Find the line that contains "Taking a look". Repeat that line and all lines following it, exactly, through the end of the listing below.

[A block of data]
--- Begin ---
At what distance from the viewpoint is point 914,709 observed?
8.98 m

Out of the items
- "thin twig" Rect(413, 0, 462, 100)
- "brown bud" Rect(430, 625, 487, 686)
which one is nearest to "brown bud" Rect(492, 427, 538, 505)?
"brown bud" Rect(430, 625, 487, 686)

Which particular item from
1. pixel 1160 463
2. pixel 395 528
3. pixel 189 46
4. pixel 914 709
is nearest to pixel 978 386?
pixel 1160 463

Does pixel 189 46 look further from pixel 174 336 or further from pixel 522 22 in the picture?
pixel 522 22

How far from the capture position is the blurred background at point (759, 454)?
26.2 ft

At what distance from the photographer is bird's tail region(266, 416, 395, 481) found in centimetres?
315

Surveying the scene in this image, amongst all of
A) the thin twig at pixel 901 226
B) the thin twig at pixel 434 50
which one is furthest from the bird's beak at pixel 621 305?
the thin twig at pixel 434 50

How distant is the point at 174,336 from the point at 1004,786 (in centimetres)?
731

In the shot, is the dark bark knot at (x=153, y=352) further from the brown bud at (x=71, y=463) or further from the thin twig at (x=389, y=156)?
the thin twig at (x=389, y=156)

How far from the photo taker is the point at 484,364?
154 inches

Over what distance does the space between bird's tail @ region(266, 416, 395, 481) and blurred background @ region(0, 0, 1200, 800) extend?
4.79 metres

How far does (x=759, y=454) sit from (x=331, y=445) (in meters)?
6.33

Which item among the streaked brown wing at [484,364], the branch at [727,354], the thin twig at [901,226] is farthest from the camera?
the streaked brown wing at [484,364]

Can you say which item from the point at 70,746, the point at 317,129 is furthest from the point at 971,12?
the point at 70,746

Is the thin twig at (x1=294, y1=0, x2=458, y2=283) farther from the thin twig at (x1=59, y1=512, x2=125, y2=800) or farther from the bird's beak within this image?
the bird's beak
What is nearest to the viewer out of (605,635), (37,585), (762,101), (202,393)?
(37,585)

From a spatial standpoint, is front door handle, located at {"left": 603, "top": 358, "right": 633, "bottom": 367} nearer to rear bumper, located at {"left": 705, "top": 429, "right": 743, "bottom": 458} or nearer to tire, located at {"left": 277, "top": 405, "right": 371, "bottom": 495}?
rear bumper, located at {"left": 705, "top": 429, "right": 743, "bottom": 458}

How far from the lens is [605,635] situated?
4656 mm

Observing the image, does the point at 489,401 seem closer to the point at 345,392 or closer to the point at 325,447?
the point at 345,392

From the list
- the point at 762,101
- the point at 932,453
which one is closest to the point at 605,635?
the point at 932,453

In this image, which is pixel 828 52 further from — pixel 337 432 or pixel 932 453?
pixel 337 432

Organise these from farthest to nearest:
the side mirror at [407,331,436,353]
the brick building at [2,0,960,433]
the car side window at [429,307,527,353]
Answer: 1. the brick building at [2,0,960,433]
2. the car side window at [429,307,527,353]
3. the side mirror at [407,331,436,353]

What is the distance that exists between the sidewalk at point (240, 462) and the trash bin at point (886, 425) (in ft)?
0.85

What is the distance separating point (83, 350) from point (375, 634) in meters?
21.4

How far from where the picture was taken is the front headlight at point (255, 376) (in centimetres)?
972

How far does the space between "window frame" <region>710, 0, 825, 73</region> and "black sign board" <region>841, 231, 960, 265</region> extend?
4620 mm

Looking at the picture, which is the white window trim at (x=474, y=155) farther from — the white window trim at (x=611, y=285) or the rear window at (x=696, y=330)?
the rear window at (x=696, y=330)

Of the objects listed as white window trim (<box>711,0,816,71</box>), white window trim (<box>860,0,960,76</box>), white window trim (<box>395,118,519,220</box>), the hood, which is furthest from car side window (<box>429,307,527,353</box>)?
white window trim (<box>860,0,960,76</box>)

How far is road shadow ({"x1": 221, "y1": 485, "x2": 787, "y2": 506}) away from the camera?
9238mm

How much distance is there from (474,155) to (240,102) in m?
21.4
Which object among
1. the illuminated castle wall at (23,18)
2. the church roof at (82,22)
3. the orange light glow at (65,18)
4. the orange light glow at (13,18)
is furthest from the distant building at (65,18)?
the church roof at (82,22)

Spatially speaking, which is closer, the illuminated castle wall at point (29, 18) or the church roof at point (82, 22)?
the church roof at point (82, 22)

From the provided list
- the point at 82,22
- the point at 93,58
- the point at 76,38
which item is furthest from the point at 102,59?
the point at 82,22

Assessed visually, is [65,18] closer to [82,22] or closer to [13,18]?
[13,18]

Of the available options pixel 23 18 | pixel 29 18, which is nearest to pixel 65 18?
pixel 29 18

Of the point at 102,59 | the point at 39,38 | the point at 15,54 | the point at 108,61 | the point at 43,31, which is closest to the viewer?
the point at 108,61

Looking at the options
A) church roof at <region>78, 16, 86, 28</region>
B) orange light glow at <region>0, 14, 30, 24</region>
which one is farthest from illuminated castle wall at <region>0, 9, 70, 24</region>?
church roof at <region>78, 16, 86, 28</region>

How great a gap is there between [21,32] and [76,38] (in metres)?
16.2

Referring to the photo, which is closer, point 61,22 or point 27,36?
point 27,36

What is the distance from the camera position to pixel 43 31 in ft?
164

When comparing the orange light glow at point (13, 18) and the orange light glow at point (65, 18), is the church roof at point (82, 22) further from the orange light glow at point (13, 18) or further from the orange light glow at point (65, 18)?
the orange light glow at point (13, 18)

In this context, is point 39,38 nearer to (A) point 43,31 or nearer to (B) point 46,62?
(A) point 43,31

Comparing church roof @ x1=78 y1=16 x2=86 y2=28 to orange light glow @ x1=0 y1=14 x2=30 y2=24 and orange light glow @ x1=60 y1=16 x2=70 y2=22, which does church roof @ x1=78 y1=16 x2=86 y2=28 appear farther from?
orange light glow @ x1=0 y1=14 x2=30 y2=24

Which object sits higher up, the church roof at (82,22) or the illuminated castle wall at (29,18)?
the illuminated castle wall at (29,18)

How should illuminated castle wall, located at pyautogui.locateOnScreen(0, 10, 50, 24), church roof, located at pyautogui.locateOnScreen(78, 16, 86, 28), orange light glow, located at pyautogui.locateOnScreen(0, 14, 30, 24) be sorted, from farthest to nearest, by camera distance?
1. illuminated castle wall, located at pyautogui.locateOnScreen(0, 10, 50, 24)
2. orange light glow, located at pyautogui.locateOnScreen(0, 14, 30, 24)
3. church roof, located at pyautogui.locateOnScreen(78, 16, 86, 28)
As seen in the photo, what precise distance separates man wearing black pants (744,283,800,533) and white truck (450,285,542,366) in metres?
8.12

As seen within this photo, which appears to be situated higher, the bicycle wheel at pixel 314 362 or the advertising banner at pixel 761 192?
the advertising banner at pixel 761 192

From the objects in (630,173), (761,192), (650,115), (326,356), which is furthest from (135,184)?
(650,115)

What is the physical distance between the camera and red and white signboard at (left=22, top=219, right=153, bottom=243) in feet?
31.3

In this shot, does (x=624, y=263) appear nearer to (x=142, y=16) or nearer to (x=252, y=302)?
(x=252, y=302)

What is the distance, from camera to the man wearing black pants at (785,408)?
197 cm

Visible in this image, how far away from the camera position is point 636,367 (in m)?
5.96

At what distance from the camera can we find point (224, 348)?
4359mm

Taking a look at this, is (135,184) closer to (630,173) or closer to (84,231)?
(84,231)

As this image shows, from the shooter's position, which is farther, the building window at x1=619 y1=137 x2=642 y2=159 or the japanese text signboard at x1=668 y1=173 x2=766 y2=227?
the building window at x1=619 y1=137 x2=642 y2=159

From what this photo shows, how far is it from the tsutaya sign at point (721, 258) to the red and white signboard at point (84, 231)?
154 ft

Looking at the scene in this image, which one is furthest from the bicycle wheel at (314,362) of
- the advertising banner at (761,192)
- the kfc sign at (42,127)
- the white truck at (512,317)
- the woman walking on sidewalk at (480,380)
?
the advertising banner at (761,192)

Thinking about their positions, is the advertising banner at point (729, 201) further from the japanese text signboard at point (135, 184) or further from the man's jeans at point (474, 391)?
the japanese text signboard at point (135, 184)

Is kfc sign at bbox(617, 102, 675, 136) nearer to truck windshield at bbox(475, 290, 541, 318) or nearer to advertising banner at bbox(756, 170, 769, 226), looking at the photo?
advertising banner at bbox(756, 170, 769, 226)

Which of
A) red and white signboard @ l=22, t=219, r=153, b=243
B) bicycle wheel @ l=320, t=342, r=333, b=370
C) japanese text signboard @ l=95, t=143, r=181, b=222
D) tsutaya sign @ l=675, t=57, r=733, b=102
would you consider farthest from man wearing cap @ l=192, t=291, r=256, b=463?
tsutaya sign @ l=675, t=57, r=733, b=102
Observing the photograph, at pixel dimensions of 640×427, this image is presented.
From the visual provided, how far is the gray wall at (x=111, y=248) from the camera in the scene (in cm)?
--- End ---
# REPLY
Taking a look at this, is (135,184) closer to (630,173) or closer to (84,231)?
(84,231)

As this image shows, from the shooter's position, which is farther, the building window at x1=619 y1=137 x2=642 y2=159 or the japanese text signboard at x1=668 y1=173 x2=766 y2=227?
the building window at x1=619 y1=137 x2=642 y2=159

From what this photo shows, how far is it from the tsutaya sign at point (721, 258) to the red and white signboard at point (84, 231)?
154 ft

Looking at the scene in this image, which one is furthest from the bicycle wheel at (314,362) of
- the advertising banner at (761,192)
- the kfc sign at (42,127)
- the white truck at (512,317)
- the woman walking on sidewalk at (480,380)
?
the advertising banner at (761,192)

Thinking about their positions, is the advertising banner at point (729, 201) further from the japanese text signboard at point (135, 184) or further from the man's jeans at point (474, 391)?
the japanese text signboard at point (135, 184)

Is kfc sign at bbox(617, 102, 675, 136) nearer to truck windshield at bbox(475, 290, 541, 318) or nearer to advertising banner at bbox(756, 170, 769, 226), looking at the photo?
advertising banner at bbox(756, 170, 769, 226)

Which of
A) red and white signboard @ l=22, t=219, r=153, b=243
B) bicycle wheel @ l=320, t=342, r=333, b=370
C) japanese text signboard @ l=95, t=143, r=181, b=222
D) tsutaya sign @ l=675, t=57, r=733, b=102
would you consider farthest from man wearing cap @ l=192, t=291, r=256, b=463?
tsutaya sign @ l=675, t=57, r=733, b=102
Observing the photograph, at pixel dimensions of 640×427, this image is presented.
From the visual provided, how far is the gray wall at (x=111, y=248) from the camera in the scene (in cm)?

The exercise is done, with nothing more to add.